عنوان مقاله [English]
Background and Objectives
Haworthia cooperi is a type of ornamental succulent that is propagated by separating the offsets and leaf cuttings. Due to the small number of produced offsets by the mother plant, the rate of propagation in this way is low, so micropropagation can be considered as an effective and efficient way to propagate this ornamental plant.
Materials and Methods
For this purpose, in the present study, the growth response of Haworthia cooperi plants to in vitro culture conditions in 1398 in the research laboratory of the Department of Ornamental Plants Biotechnology was investigated. This research was conducted in the form of three separate experiments based on a completely randomized design with three replications. In the first experiment, the effects of cytokinin type (BA and KIN) and concentration of cytokinin (0, 1, 2 and 3 mg/l) on leaf explant regeneration were evaluated. In the second experiment, the effects of culture medium type (MS and B5) and concentration of culture medium (0.5 and 1) on plantlet propagation were investigated. In the third experiment, plantlet rooting rate was evaluated under the influence of auxin type (NAA, IBA and IAA) and concentration (0, 0.5, 1 and 1.5 mg/l) of auxin.
The results showed that application of BA and KIN hormones increased the number of regenerated plantlets. The highest number of plantlets (5.50) was recorded in the MS medium containing 3 mg/l BA with 0.5 mg/l NAA. No regenerative symptoms were observed using hormone-free culture medium. The number of plantlets increased with increasing the concentration of both hormones, but the application of BA hormone in the culture medium had a greater effect on this factor. Lack of cytokinin hormone application in culture medium led to root production; However, the use of BA and KIN hormones in the culture medium reduced the number of produced roots by plantlets. The highest number of roots was recorded in hormone-free culture medium and the lowest number was recorded in the high concentration of BA hormone. The reduction in the number of roots in the culture medium containing BA was greater than the culture medium containing KIN. The of the second experiment revealed that use of MS culture medium showed better performance compared to B5 culture medium. Thus, the highest dry weight of plantlet and roots was obtained at full concentration of MS culture medium. The results of rooting stage showed that the presence of NAA hormone in the culture medium increased rooting in the plant. However, the produced roots in this culture medium were so thick that these roots are not suitable for plant growth in the acclimation stage. Therefore, considering the number and length of produced roots, the optimal culture medium for plantlet rooting is ½ MS culture medium containing 1 mg/l IAA hormone.

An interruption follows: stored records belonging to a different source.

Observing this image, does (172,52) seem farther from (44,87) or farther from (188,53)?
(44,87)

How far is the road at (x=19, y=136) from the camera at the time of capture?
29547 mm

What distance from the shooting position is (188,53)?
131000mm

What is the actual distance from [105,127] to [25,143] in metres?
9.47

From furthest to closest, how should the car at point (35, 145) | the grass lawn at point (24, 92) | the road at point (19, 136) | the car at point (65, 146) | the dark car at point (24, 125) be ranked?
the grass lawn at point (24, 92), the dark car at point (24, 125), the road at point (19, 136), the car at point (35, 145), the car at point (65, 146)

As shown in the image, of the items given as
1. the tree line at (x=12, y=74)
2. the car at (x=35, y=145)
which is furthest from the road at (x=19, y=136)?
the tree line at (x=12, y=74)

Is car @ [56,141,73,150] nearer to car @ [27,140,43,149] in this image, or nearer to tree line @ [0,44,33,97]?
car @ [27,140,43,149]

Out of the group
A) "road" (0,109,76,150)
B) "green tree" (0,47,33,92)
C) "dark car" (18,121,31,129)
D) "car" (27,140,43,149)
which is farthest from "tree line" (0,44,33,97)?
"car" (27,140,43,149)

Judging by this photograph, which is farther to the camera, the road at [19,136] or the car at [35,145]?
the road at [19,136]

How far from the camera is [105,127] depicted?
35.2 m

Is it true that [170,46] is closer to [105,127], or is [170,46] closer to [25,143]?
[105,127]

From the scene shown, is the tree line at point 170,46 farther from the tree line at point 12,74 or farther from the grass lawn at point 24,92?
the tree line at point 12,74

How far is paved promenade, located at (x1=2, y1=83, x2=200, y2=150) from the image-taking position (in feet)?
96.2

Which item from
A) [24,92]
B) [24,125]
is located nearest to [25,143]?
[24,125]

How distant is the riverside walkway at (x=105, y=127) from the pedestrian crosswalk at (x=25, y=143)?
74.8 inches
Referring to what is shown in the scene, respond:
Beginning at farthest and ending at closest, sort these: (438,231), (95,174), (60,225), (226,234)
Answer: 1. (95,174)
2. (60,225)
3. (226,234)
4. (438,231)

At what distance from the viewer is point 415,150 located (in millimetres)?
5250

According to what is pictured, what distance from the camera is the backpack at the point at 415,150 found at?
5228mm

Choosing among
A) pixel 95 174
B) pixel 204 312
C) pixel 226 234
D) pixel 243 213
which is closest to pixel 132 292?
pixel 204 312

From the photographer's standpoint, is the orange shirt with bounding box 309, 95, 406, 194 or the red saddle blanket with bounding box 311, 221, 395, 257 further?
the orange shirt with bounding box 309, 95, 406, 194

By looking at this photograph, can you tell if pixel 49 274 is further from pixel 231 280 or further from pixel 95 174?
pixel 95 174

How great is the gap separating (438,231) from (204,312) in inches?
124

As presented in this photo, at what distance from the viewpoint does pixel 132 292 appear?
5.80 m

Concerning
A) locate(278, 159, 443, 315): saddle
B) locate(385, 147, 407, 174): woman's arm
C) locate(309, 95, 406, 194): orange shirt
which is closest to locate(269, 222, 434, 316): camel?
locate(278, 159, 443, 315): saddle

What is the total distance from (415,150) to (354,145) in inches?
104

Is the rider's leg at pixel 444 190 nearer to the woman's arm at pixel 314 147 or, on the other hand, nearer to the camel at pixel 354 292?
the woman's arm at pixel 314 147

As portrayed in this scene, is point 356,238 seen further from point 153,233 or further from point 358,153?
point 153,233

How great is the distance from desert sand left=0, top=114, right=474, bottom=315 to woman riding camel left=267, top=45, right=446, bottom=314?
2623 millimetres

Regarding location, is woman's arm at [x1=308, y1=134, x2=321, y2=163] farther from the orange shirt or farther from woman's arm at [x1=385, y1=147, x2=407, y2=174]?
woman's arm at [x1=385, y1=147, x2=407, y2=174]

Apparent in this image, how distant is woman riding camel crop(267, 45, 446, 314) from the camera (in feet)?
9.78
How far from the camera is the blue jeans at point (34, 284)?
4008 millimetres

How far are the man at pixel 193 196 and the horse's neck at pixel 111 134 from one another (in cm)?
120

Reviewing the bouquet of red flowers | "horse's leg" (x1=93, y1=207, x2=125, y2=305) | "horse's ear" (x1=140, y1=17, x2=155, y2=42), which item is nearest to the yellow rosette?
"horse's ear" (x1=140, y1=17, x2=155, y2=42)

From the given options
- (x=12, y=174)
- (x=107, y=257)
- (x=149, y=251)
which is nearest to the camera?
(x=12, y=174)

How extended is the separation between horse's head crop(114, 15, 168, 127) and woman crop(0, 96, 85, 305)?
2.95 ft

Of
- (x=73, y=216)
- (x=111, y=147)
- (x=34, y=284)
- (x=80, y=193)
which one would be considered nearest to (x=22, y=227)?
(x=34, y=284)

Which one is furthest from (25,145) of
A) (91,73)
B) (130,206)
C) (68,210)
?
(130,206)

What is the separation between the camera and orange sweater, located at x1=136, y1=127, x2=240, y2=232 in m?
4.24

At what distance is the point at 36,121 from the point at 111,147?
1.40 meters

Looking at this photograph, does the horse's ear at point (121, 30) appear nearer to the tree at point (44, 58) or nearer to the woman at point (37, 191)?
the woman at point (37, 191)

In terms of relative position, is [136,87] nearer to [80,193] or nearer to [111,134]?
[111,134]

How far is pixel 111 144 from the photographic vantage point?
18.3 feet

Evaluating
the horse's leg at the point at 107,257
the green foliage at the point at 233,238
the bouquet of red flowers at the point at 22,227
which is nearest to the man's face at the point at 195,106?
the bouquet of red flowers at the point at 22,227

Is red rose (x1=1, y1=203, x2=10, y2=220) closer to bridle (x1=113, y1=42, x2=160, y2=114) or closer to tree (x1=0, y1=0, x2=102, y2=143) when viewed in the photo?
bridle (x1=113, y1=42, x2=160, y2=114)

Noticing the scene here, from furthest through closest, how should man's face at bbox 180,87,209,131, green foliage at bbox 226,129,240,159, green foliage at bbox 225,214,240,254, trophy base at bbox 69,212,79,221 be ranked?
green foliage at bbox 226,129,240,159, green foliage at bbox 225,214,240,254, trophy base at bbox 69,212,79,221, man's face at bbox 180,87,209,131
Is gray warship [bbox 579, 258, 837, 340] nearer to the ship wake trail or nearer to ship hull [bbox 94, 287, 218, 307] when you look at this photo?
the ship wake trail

Determining the best type of culture medium and optimizing it for regeneration, proliferation and rooting is one of the important factors in success in vitro culture conditions. Based on the results of the current study, application of MS medium containing 3 mg/l BA with 0.5 mg/l NAA was so effective for regeneration phase of this ornamental plant. Also, the efficiency of MS culture medium in the process of propagation of this plant is most likely related to the suitability of the components of this culture medium. In general, due to the presence of plant growth regulators such as NAA, IBA and IAA in the culture medium, rooting is induced in plantlets. In the present study, the use of IAA hormone at a concentration of 1 mg/l was a suitable hormonal combination for rooting in this ornamental plant.